▶ _TRECHO FORNECIDO_:

• • • •

A perspectiva ecumênica do Concílio Vaticano II colocou a Igreja numa atitude de diálogo e reconhecimento de sua missão de realizar o grande desejo do coração de Jesus: «Pai que todos sejam um» (Jo 17,21). A intencionalidade da ecumenicidade do Concílio exprime o desejo da Igreja estabelecer um diálogo construtivo com as outras religiões e seitas.

A primeira dificuldade que deparamos é de caráter metodológico: como estabelecer o conceito de religião e seitas? Que critérios podem ser considerados válidos para elaborar uma distinção que não camufle os preconceitos, a discriminação religiosa, e inviabilize o processo de aproximação e comunhão?

Para alguns estudiosos das religiões fazer a distinção entre religiões e seitas é uma atitude preconceituosa, excludente. As expressões religiosas de um povo ou de uma raça, expressas em gestos e ritos, codificadas em escritos e livros sagrados constituem sua religião, sua fé, parte de sua cultura religiosa. O critério histórico da antiguidade dos mistérios revelados em uma determinada religião demonstra-se insuficiente, especialmente num continente que tem apenas 500 anos de inserção na história ocidental.

É importante perceber que os paradigmas que estabelecem os critérios para distinguir uma religião de uma seita são codificados por membros das religiões dominantes.

• • • •

▶ _DADOS ARMAZENADOS_:

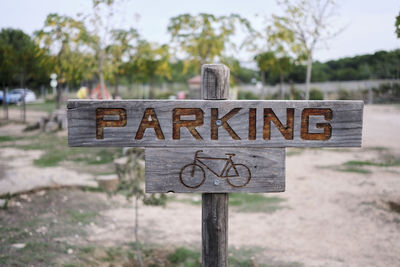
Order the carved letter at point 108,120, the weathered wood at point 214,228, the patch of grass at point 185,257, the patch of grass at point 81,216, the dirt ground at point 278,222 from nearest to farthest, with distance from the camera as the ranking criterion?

• • • •

▶ _O QUE SE PEDE_:
Responda com base no trecho sobre religiões e seitas:
1. Que citação bíblica o trecho apresenta como o grande desejo do coração de Jesus?
2. De que caráter é a primeira dificuldade apontada no trecho?
3. Por quem são codificados os paradigmas que estabelecem os critérios para distinguir uma religião de uma seita?

▶ _RESPOSTA DA TAREFA_:
1. «Pai que todos sejam um» (Jo 17,21).
2. De caráter metodológico: como estabelecer o conceito de religião e seitas.
3. Por membros das religiões dominantes.